The Workflow of Data Analytics
“Numbers have an important story to tell. They rely on you to give them a clear and convincing voice.” Stephen Few
Aggregated raw data is the data without direction. It needs a mindful insight and the right questions to make logic out of it. Many insights fail to analyse data completely and become difficult for the stakeholders’ comprehension,therefore, it becomes necessary for a data analyst to define and understand data with the right set of initial questions and a standardized workflow for the different types of analysis he needs to perform.
The following chart from Jeff Leek’s interesting book on “The Elements of Data Analytic Style” broadly categorizes the various stages of analysis with respect to the question type, and the resulting goal expected for the specific business requirement.
Descriptive Data Analysis
As the name suggests, this type of analysis provides simple “descriptions” or summaries about the accumulated raw data set and about the observations that have been made on top of the same. Such summaries can be quantitative and visual in nature, with data represented using statistics and various simple graphs. This initial summary is void of any further investigation and is used as summarized to interpret information.

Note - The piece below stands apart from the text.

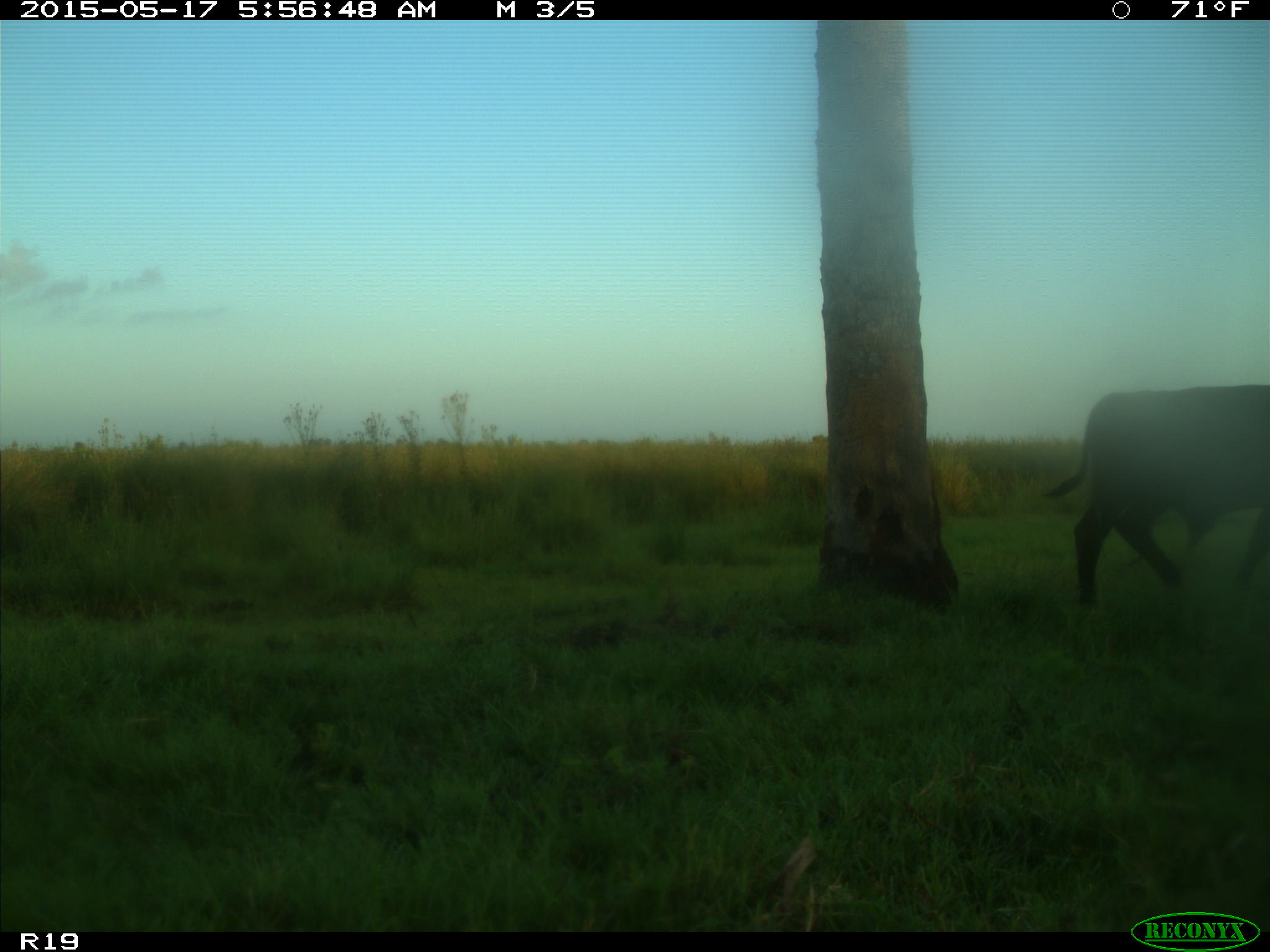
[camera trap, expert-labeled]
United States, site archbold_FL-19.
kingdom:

Example: Data of segregation of students enrolling for a particular course in college:
The data may be divided into different categories like number, gender, residence, age, race, etc. This information summarizes/ groups data into a fixed data set which describes total number of students with their detail information. It does not suggest anything and simply informs us the details, therefore, it is an example of descriptive analytics.
Exploratory Data Analysis
Analysis on top of descriptive data output, which is further investigated for discoveries, trends, correlations or inter-relations between different fields of the data, in order to generate an interpretation, idea or hypotheses; forms the basis of Exploratory Data Analysis (EDA). In short, it is going beyond the descriptive data set and attempting to create a knowledgeable gist of the same. As Dianne Cook and Deborah F. Swayne rightly quote in their book, “(EDA is) a ‘play-in-the-sand’ to allow us to find the unexpected, and come to some understanding of our data.” The focus here is not always the outcome of the problem statement, but to explore broadly the different aspects of the data in hand, to get to know it better.
Example: An EDA application analyzes the behaviour of traffic in different cities in the world. While the information gathered can be varied in nature, different unexpected discoveries can be made, such as the rate at which accidents occur at traffic signals, the pollution generated on a daily basis due to exhaust generated by vehicles and even the traffic congestion rates, per week. While the outcome of the actual problem is not always yielded by the above observations, still the collected information with other data can be useful in order to confirm the outcome.
Inferential/Quantified Data Analysis
The difference between inferential and exploratory analysis can be determined by understanding, whether the analysis provides consistent insights across different samples beyond the one in hand.
Example: Calculating mean of the marks scored by students in an exam against difficulty index of the exam for 100 students could provide valuable information about the group of 100 students. This information can also help in determining the strength of the relationship between these two dimensions in understanding the performance of students across examinations. Though it is not always possible to determine the why these relationships exist, it is possible to identify the strength of a particular relationship in determining inferential outcomes.
Predictive Data Analysis
Predictive analysis aims at predicting possible outcomes from a subset of values from the original population set. This attempt to predict new insights is mainly on the basis of measurable metrics in the existing data set. Predictive analysis cannot always quantify the relationships between two dimensions like inferential statistics, but it rather relies on probabilities between them to identify future outcomes.
Example: Analyzing the popularity and influence of nominees standing for an election in order to predict the outcome of the same. Here we can infer the possibility of the candidate’s success from data on topics he addresses, his liberal and conservative views, data on state-wise popularity of the candidate, etc. While we can project potential outcome with this data, we cannot conclude the outcome with accuracy.
Causal Data Analysis
Applying changes to one dimension/ measurement to get a concluded form of another dimension, forms the basis of causal analysis. It aims at finding both, the magnitude and direction of the measurements unlike the above two, that is predictive and inferential analysis.
Example: Randomized clinical trial to identify whether fecal transplants reduces infections due to Clostridium di-ficile. In this study, patients were randomized to receive a fecal transplant plus standard care or simply standard care. In the resulting data, the researchers identified a definite relationship between transplants and infection outcomes. Thus, the causal analysis of patients led to a definite average outcome using raw data.
Mechanistic Data Analysis
While causal data gives a definite average outcome, the goal is not only to understand that there is an effect from the inferences from data, but how that effect operates on the outcome.
Example: Mechanistic analysis that analyzes how wing design changes air flow over a wing, leading to decreased drag. Outside of engineering, mechanistic data analysis is extremely challenging and rarely undertaken.
As you can see, harnessing big data analytics can deliver big value to business, adding context to data that tells a more complete story. By reducing complex data sets to actionable intelligence stakeholders can make more accurate business decisions. If you understand how to demystify big data for your customers, then your value has just gone up tenfold.